Per noi, oggi, comunione di beni spirituali significa non tanto preparare il cibo preferito dei nostri defunti, ma pregare per loro, amarli, fare tesoro del loro esempio, raccomandarli all'amore di Dio.
Talvolta anche perdonarli.

Noi speriamo un giorno di rivederli, per la misericordia divina, nonostante la fragilità della nostra condizione umana.
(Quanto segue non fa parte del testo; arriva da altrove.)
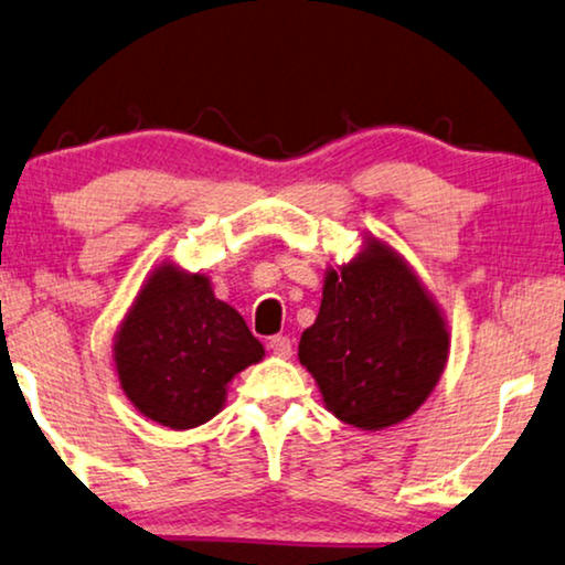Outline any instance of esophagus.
Returning a JSON list of instances; mask_svg holds the SVG:
<instances>
[{"instance_id": "34e87169", "label": "esophagus", "mask_w": 565, "mask_h": 565, "mask_svg": "<svg viewBox=\"0 0 565 565\" xmlns=\"http://www.w3.org/2000/svg\"><path fill=\"white\" fill-rule=\"evenodd\" d=\"M269 350H273V354L275 358H282V360H288L290 354H292V342H290V337H282V334H277V337H269Z\"/></svg>"}]
</instances>
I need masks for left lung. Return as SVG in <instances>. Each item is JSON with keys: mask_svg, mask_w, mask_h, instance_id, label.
<instances>
[{"mask_svg": "<svg viewBox=\"0 0 565 565\" xmlns=\"http://www.w3.org/2000/svg\"><path fill=\"white\" fill-rule=\"evenodd\" d=\"M447 352L450 334L435 298L377 238L327 269L319 316L298 344L329 412L370 431L408 419L427 401Z\"/></svg>", "mask_w": 565, "mask_h": 565, "instance_id": "1", "label": "left lung"}]
</instances>
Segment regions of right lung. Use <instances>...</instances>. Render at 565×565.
Segmentation results:
<instances>
[{
    "instance_id": "obj_1",
    "label": "right lung",
    "mask_w": 565,
    "mask_h": 565,
    "mask_svg": "<svg viewBox=\"0 0 565 565\" xmlns=\"http://www.w3.org/2000/svg\"><path fill=\"white\" fill-rule=\"evenodd\" d=\"M265 358L242 313L213 296L203 273L164 262L149 275L113 344L120 388L169 429H192L223 408L236 373Z\"/></svg>"
}]
</instances>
La celebrazione odierna ci dice anche che mai dobbiamo scoraggiarci o vivere troppo di rimpianti nel passato. La vita continua: andiamo avanti!

LA SPERANZA FONDATA

La liturgia della Parola ci presenta, in tutte e tre le letture, elementi per rafforzare la nostra speranza. Abbiamo sentito delle frasi decise, forti. Potremmo dire: abbiamo sentito delle dichiarazioni solenni.
"Io lo so che il mio Redentore è vivo. Io lo vedrò, io stesso".
"Sono certo di contemplare la bontà del Signore nella terra dei viventi".
"A maggior ragione ora, giustificati per il suo sangue, saremo salvati dall'ira."
"Questa è la volontà di colui che mi ha mandato, che io non perda nulla di quanto egli mi ha dato".
Non abbiamo sentito espressioni tipo: "io spero di vederlo", "spero di contemplare un giorno il suo volto", "speriamo che saremo salvati", ecc. Abbiamo udito dichiarazioni che tradiscono una dose di sicurezza: Dio vuole salvare tutti gli uomini, Cristo ha dato la sua vita per salvarci, noi un giorno vedremo Dio.
Ma chi di noi può dire con certezza cosa gli accadrà dopo la morte?
Nessuno.
Possiamo solo confidare nella volontà di Dio, che è una volontà salvifica.
La Parola ci dice che Dio ha fatto tutto il possibile, per parte sua, affinché questa speranza possa diventare certezza per gli uomini.
Certo, c'è una parte che spetta a noi. E' nostra parte "andare a Gesù", cioè orientare la nostra vita secondo la sua Parola. In questo modo lui non ci respingerà.
Se crediamo in Lui, non tanto con una pura operazione teorica, ma conformando la nostra vita a Lui, abbiamo la vita eterna.

Questa è la fede della Chiesa, che celebriamo oggi.

Il giorno del nostro Battesimo ci è stata consegnata una candela accesa, come segno della fede ricevuta, con la raccomandazione di conservarla "per la vita eterna".

Alcuni testimoni ci dicono che il Papa ha voluto questa candela accesa accanto a sé, durante la sua agonia.
Preghiamo che la luce della fede arda nei nostri cuori e guidi anche noi dove Dio ci aspetta.